The girl, he knew, would be a far harder prospect. She belonged to a defined and close-knit society, which did not easily venture abroad. Lumber her with a well-meaning Sabir and the whole process became intrinsically simpler.
He would watch and wait, therefore. His moment – as it always did – would come.
21
‘Can you walk?’
‘Yes. I think I can manage.’
‘You must come with me, then.’
Sabir allowed Samana’s sister to ease him to his feet. He noticed that, although she was prepared to touch him with her hands, she made great play at avoiding any contact with his clothes.
‘Why do you do that?’
‘Do what?’
‘Veer away from me whenever I stumble – as if you’re afraid I might be diseased.’
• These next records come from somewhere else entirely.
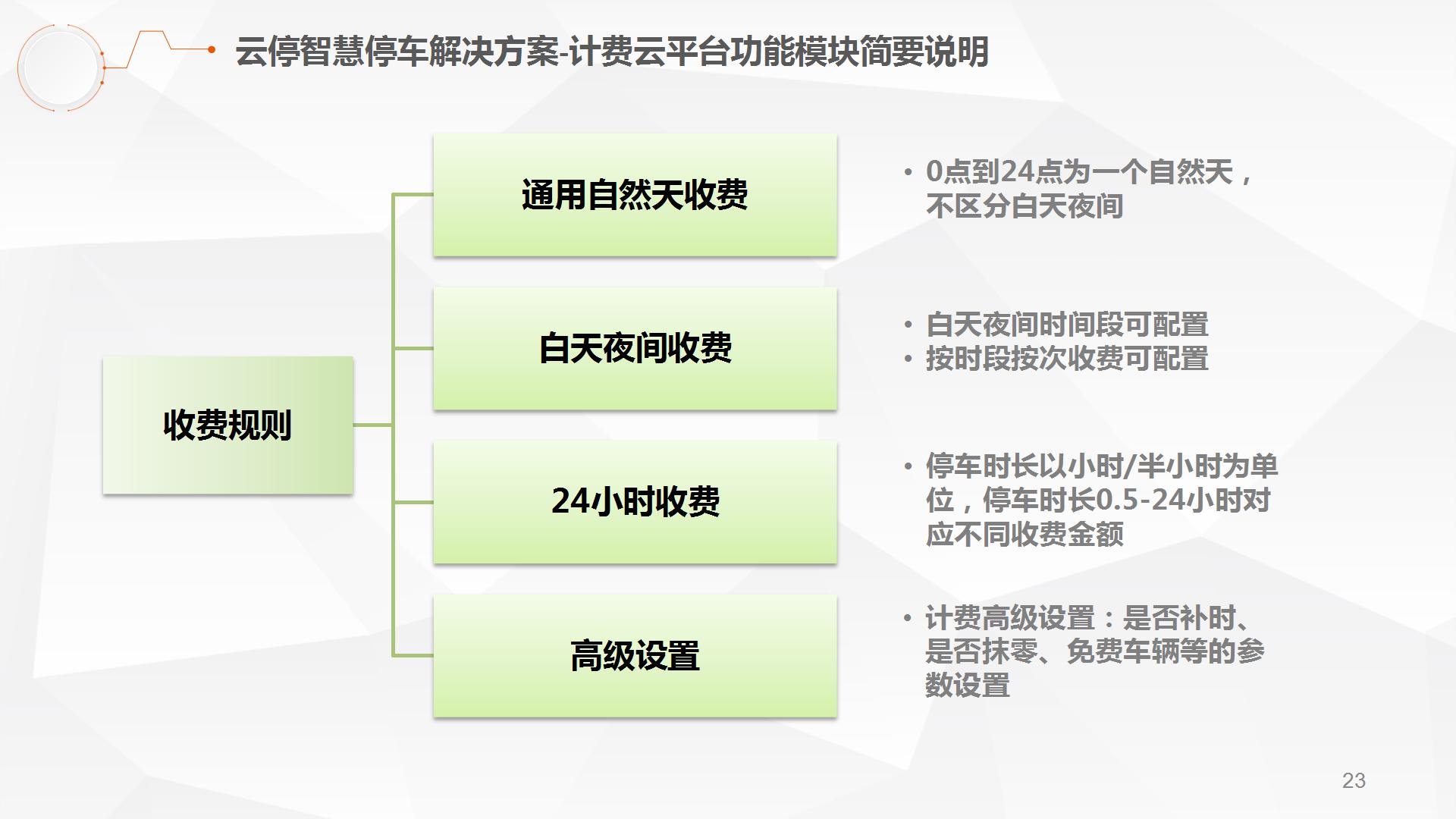 云停智慧停车解决方案-计费云平台功能模块简要说明

收费规则

通用自然天收费

• 0点到24点为一个自然天，不区分白天夜间

白天夜间收费

• 白天夜间时间段可配置
• 按时段按次收费可配置

24小时收费

• 停车时长以小时/半小时为单位，停车时长0.5-24小时对应不同收费金额

高级设置

• 计费高级设置：是否补时、是否抹零、免费车辆等的参数设置

23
‘I don’t want to pollute you.’
‘Pollute me?’
She nodded her head. ‘Gypsy women don’t touch men who are not their husbands, brothers, or sons.’
‘Why ever not?’
‘Because there are times when we are mahrime. Until I become a mother – and also at certain times of the month – I am unclean. I would dirty you.’
Shaking his head, Sabir allowed her to usher him towards the caravan entrance. ‘Is that why you always walk behind me, too?’
She nodded.
By this time Sabir was almost grateful for the perverse and mysterious attentions of the camp, for they had not only secured him from the notice of the French police and cured him from an illness which, on the run, may well have resulted in his death from septic shock – but they had also comprehensively upended his notions of sensible, rational behaviour. Everybody needed a stint in a gypsy camp, Sabir told himself wryly, to shake them out of their bourgeois complacency.
He had resigned himself, in consequence, to only eventually learning what they required from him, when and where it suited them to enlighten him. And he sensed, as he supported himself down the rootstock balustrade outside the caravan, that this moment had finally come.